Investigation and arrest

According to the Las Vegas Review-Journal, agents with the Nevada Gaming Control Board and the FBI arrested 57-year-old William West Roberts on Friday after an investigation that relied on a confidential human source along with undercover work. Court and arrest records cited by the outlet state that the case kicked off after a tip from an ex-girlfriend, which prompted regulators and federal agents to take a closer look at his betting habits.

Roberts was booked into the Clark County Detention Center while investigators continued to dig through betting records and financial transactions that they say are tied to the alleged scheme.

Regulatory crackdown on illegal bookmaking

The case lands in the middle of a broader crackdown by Nevada regulators who have been tightening anti-money-laundering oversight of high-volume gamblers and unlicensed operators who might try to piggyback on the legal system. The Nevada Gaming Control Board has brought a series of headline-making disciplinary actions and settlements, including a $10.5 million stipulation with Resorts World, detailed in a release from the Nevada Gaming Control Board. National reporting has also tracked related penalties, such as an $8.5 million settlement involving MGM, as reported by The Associated Press.

Taken together, the enforcement moves signal that regulators are not in the mood to let side-door bookmakers quietly ride on the back of the regulated industry.

Evidence and charges against Roberts

Arrest documents reviewed by the Las Vegas Review-Journal allege that Roberts took bets through a website based in Costa Rica while placing roughly $8 million in wagers at Nevada sportsbooks.

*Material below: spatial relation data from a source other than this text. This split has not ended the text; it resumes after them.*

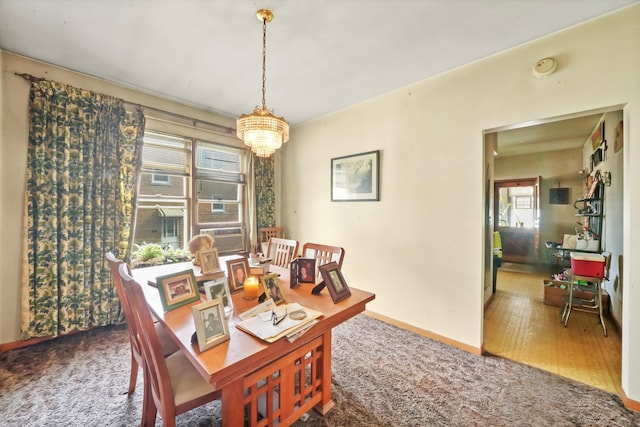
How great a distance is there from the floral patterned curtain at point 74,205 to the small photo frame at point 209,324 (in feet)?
7.45

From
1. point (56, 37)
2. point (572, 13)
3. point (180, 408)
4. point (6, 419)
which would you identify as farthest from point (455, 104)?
point (6, 419)

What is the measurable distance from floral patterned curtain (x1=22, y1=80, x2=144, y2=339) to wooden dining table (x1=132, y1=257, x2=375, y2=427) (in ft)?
3.77

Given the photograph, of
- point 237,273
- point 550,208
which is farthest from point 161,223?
point 550,208

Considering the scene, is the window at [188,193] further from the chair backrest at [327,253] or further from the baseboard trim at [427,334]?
the baseboard trim at [427,334]

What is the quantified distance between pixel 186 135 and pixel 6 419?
2841 mm

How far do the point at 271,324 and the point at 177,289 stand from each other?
0.66 m

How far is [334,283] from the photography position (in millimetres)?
1534

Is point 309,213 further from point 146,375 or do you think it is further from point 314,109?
point 146,375

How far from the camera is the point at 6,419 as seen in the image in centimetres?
152

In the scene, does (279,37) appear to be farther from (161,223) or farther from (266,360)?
(161,223)

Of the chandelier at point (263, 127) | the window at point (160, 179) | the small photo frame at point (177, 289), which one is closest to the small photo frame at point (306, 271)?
the small photo frame at point (177, 289)

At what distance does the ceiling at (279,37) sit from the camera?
165cm

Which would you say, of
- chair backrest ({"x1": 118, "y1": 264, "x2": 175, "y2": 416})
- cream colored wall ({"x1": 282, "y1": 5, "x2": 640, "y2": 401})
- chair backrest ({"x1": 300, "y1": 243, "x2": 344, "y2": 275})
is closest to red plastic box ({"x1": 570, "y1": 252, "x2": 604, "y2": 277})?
cream colored wall ({"x1": 282, "y1": 5, "x2": 640, "y2": 401})

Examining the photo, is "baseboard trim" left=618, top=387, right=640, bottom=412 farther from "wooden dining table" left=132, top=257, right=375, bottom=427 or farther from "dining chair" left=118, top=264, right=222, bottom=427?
"dining chair" left=118, top=264, right=222, bottom=427
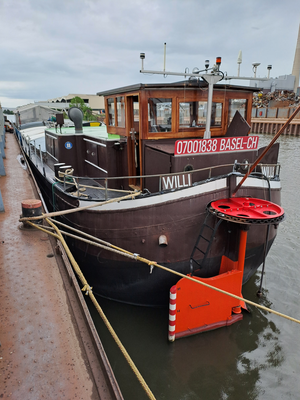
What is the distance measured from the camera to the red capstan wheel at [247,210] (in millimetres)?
5098

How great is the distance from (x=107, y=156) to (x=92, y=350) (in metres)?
5.59

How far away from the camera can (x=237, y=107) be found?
7.84 meters

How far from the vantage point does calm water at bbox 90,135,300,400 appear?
5211mm

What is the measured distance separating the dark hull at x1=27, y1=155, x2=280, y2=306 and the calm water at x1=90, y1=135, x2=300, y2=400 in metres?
0.67

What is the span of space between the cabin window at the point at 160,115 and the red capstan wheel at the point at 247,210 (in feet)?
7.74

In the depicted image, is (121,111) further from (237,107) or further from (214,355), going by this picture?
(214,355)

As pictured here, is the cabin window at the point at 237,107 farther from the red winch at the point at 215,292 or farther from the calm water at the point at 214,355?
the calm water at the point at 214,355

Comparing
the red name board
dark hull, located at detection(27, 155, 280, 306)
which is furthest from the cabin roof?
dark hull, located at detection(27, 155, 280, 306)

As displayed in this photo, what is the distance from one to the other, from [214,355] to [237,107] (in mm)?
6117

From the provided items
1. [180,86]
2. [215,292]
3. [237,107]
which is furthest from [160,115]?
[215,292]

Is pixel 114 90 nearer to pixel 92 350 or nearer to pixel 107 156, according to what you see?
pixel 107 156

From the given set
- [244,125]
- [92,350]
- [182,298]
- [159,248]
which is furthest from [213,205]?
[92,350]

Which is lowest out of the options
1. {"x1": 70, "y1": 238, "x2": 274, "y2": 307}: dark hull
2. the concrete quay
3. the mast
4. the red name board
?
{"x1": 70, "y1": 238, "x2": 274, "y2": 307}: dark hull

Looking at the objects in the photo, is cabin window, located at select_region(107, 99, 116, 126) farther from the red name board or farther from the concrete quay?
the concrete quay
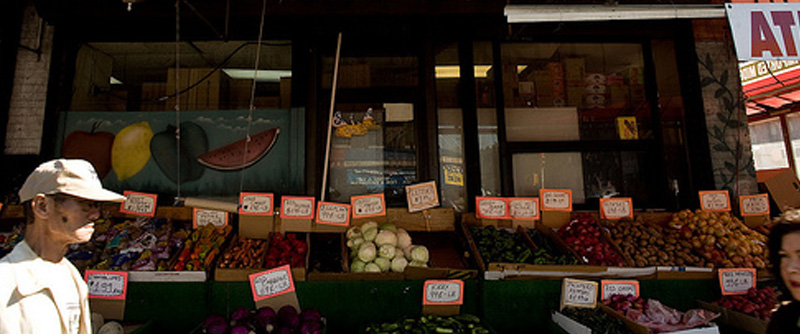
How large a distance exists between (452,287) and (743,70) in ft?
30.7

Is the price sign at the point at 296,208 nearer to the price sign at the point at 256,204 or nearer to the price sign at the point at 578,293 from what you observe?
the price sign at the point at 256,204

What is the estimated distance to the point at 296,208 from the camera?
12.3 feet

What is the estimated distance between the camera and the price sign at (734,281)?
3160 millimetres

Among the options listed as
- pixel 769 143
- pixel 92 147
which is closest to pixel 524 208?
pixel 92 147

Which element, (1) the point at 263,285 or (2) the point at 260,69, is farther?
(2) the point at 260,69

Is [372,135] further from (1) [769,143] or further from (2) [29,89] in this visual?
(1) [769,143]

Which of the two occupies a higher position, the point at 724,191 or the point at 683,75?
the point at 683,75

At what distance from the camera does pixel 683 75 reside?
479cm

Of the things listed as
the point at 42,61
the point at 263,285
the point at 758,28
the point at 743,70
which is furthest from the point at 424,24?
the point at 743,70

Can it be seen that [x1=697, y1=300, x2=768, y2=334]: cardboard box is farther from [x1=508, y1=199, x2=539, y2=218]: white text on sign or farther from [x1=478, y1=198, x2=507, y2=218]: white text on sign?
[x1=478, y1=198, x2=507, y2=218]: white text on sign

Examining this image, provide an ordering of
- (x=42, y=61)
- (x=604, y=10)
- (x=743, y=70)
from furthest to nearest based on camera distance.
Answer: (x=743, y=70), (x=42, y=61), (x=604, y=10)

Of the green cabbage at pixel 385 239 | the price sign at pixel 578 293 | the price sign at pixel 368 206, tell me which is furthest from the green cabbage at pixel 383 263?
the price sign at pixel 578 293

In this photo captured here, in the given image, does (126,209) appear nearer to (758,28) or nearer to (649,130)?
(758,28)

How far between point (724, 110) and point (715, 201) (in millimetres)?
1208
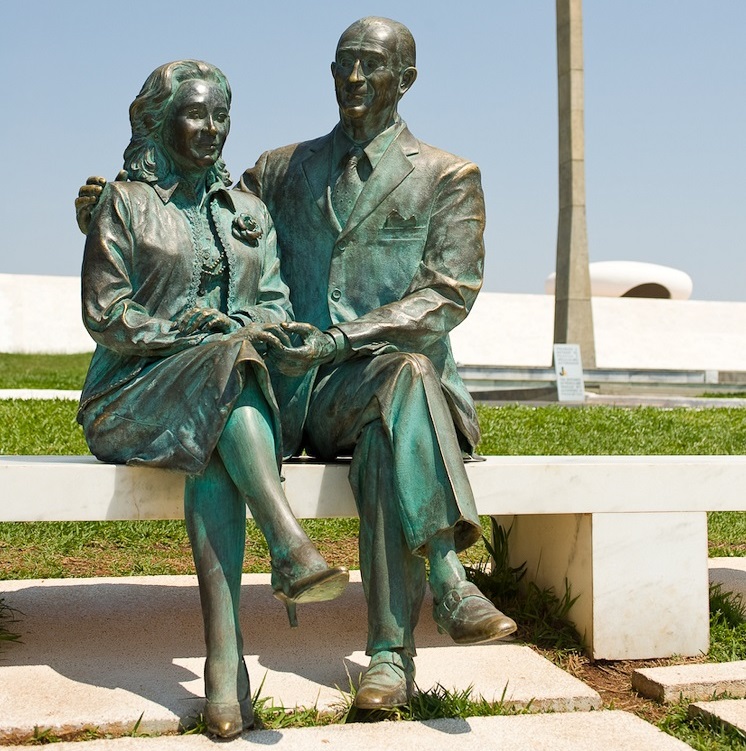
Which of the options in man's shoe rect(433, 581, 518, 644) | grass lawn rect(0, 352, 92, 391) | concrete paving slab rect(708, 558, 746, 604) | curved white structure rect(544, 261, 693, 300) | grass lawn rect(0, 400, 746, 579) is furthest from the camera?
curved white structure rect(544, 261, 693, 300)

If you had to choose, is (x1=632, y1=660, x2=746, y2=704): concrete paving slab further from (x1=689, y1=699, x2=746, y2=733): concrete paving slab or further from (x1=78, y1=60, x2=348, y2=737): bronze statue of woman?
(x1=78, y1=60, x2=348, y2=737): bronze statue of woman

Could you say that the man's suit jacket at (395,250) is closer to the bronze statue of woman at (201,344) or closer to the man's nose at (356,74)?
the bronze statue of woman at (201,344)

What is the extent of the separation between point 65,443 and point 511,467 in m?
3.84

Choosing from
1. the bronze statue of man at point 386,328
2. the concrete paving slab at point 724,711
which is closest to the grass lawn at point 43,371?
the bronze statue of man at point 386,328

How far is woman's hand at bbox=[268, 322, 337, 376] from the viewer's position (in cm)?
297

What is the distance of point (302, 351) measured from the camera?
2.97 m

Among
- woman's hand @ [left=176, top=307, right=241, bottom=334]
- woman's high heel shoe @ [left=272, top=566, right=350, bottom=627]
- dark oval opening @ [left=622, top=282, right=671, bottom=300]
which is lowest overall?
woman's high heel shoe @ [left=272, top=566, right=350, bottom=627]

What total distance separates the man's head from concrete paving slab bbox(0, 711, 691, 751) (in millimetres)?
1761

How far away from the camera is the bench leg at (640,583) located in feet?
11.3

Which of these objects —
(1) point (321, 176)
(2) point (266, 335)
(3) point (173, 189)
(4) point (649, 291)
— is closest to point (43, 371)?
(1) point (321, 176)

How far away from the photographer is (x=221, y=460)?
2.76 m

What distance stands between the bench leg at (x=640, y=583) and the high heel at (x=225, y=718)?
127 centimetres

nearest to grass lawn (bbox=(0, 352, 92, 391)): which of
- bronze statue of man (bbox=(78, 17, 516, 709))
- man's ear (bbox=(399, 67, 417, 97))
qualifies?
bronze statue of man (bbox=(78, 17, 516, 709))

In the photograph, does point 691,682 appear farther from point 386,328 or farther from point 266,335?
point 266,335
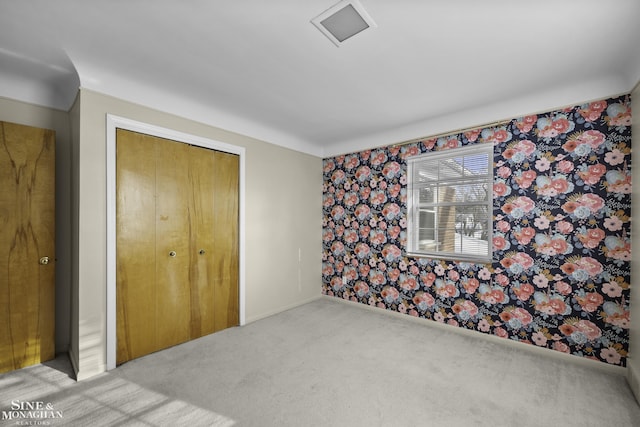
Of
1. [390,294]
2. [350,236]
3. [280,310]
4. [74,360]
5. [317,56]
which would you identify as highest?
A: [317,56]

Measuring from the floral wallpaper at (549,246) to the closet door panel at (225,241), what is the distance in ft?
6.92

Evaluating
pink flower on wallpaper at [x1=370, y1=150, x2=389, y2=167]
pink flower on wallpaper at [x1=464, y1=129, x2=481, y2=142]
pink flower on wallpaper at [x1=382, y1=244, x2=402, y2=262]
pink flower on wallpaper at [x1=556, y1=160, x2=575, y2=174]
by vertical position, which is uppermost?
pink flower on wallpaper at [x1=464, y1=129, x2=481, y2=142]

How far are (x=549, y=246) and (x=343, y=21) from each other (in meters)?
2.73

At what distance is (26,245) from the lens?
238 cm

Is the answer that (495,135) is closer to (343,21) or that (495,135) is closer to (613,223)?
(613,223)

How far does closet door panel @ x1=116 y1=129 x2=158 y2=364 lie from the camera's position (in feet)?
8.10

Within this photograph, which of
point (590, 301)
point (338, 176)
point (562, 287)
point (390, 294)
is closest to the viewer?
point (590, 301)

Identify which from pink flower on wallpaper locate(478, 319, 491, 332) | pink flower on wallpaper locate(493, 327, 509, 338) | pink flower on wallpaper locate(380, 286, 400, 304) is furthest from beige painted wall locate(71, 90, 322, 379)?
pink flower on wallpaper locate(493, 327, 509, 338)

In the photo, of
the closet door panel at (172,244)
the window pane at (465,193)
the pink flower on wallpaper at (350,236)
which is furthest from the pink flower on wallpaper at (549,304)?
the closet door panel at (172,244)

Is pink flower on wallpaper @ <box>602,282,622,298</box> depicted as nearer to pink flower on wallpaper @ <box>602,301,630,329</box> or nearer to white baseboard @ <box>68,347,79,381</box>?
pink flower on wallpaper @ <box>602,301,630,329</box>

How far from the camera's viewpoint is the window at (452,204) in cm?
312

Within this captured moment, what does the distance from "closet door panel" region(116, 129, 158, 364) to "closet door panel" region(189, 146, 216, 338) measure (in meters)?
0.38

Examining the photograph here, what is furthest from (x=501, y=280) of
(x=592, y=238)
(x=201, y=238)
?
(x=201, y=238)

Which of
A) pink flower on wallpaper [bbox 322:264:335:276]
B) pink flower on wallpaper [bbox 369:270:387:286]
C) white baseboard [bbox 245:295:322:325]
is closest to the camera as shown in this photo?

He was reportedly listed in 334 cash-transaction reports, totaling as much as $7.4 million between 2022 and 2026, a volume that quickly drew the attention of compliance teams and state agents.

Investigators say Roberts mixed betting revenue with money flowing through businesses identified as Ace’s Family Fitness and Wild Bill Consulting, and that agents recorded him talking about how the alleged operation worked. Prosecutors have charged him with felony counts of operating a gaming establishment without a license, disseminating racing information without a license, and receiving compensation for bets without a license, along with additional gross-misdemeanor and misdemeanor counts. He has posted a surety bond and is scheduled to return to court on May 12.

Legal consequences

Under Nevada law, running a race book or sports pool without the proper state licenses is a criminal offense, and the Nevada Gaming Commission can pursue both licensing sanctions and criminal referrals when it believes someone has crossed that line. The rules of the road for legal and illegal gaming activity sit inside Nevada Revised Statutes Chapter 463, which regulators routinely rely on when they weigh fines, exclusion orders and criminal charges tied to underground betting operations.

Why regulators say this matters

Enforcement officials argue that off-the-books bookmakers are more than just competition for casinos. They can provide a path for money laundering, let large amounts of unvetted cash wash through legitimate sportsbooks, and undermine years of work on compliance programs and responsible-gaming efforts.

Recent coverage and legal filings have underscored those ripple effects, including reporting by The Nevada Current, which highlighted how enforcement cases can spill into civil litigation and public scrutiny of casino operations.

Roberts is presumed innocent and will have the opportunity to contest the allegations in court. Regulators and federal investigators say the probe is still active, and more developments or filings could surface as they continue to comb through betting records and financial data linked to the case.